The essence of Christian faith is not that we serve Christ, but that He served us. In Matthew 20, the mother of James and John came to Jesus, requesting that her sons be allowed to sit at His side in the kingdom—one on His right, the other on His left. So Jesus turned and asked a question of them: “Are you willing to do what it takes to do that?” Both of them readily, rashly took up the challenge: “You know it!” Then Jesus said, “Oh, you’re going to pay the price, all right. But that honor is not Mine to give.”

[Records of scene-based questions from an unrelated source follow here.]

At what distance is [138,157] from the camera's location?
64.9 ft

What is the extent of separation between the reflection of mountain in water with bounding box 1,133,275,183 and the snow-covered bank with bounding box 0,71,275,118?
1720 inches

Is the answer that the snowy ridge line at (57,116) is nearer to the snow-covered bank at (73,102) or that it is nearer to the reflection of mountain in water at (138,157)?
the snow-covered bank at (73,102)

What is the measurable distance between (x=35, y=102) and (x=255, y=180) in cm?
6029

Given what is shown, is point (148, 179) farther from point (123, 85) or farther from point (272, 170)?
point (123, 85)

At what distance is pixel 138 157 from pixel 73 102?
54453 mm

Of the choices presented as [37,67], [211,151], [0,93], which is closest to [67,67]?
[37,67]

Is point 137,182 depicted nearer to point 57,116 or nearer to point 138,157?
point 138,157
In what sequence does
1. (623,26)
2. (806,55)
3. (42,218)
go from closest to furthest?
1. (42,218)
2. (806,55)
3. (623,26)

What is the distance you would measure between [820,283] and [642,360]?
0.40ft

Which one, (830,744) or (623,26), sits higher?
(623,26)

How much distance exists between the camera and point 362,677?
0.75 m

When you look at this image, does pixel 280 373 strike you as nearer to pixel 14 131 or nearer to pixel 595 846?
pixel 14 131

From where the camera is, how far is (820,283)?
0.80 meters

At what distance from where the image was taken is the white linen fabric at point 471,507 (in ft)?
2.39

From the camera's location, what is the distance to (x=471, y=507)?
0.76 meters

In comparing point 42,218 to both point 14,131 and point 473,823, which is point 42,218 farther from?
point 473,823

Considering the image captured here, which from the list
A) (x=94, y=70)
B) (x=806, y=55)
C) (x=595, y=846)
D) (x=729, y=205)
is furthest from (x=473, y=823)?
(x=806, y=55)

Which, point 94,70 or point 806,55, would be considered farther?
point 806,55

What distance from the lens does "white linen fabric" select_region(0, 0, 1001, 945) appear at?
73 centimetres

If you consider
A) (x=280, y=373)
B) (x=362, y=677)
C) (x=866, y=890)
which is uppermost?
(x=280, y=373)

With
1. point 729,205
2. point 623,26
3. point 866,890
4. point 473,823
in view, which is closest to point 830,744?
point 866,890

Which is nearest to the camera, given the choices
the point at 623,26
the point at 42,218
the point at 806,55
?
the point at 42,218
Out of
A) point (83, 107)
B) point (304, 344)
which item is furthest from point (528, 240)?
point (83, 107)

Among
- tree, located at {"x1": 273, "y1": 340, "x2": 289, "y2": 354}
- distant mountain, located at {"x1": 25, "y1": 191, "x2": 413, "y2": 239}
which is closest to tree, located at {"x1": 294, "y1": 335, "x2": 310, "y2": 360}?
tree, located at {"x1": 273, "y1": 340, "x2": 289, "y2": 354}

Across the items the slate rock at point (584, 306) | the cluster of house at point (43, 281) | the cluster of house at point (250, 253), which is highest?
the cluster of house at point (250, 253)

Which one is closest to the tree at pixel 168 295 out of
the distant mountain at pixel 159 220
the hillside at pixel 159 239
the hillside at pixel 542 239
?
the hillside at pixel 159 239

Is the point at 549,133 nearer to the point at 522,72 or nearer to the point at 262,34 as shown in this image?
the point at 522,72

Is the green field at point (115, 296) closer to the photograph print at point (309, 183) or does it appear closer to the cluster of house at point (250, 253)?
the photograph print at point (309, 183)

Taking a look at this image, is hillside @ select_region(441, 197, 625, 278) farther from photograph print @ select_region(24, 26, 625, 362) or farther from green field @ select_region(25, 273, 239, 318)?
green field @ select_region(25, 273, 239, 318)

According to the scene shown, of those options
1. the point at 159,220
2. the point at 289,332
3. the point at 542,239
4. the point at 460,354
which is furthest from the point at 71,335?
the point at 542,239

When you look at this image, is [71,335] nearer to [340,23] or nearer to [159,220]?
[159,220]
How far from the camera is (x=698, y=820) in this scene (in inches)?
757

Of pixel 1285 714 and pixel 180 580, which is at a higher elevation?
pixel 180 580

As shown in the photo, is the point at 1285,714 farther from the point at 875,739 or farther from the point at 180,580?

At this point, the other disciples become indignant toward these other two. We would probably have been indignant too, right? “Why is your mom here, bro? You’re a grown man.” In reality, they were indignant not because James and John asked their mommy to request power and authority, but because they hadn’t taken the chance to ask the favor for themselves.
So, Jesus responded by telling them to huddle up:
“You know that the rulers of the Gentiles lord it over them, and their great ones exercise authority over them. It shall not be so among you. But whoever would be great among you must be your servant, and whoever would be first among you must be your slave, even as the Son of Man came not to be served but to serve, and to give his life as a ransom for many.” (Matt. 20:25-28 ESV)
Jesus was doing much more than simply giving out a moral command as a philosopher or a teacher offering a better way to live. He was giving the disciples the essence of the gospel: the Son of Man did not come to be served but to serve, to give His life as a ransom for many. Jesus was saying, “I am here to serve you through My death.”
Jesus doesn’t need anything. He is self-sufficient. He doesn’t need advice, doesn’t need gas money, doesn’t need your help paying His bills, fixing His house or making a difficult decision. Yet, this all-sufficient, all-knowing, completely holy God stepped out of heaven to serve us through His atoning, sacrificial death.
Jesus was saying that His followers are to serve others not because it’s the right thing to do, not because we’d feel guilty if we didn’t, not because somebody else suggested it and not because “causes” are the vogue thing of the day. We serve because Jesus has served us. His service should melt our hearts and cause us to serve others out of sheer gratitude to Him. That’s the appropriate response to His loving service for us.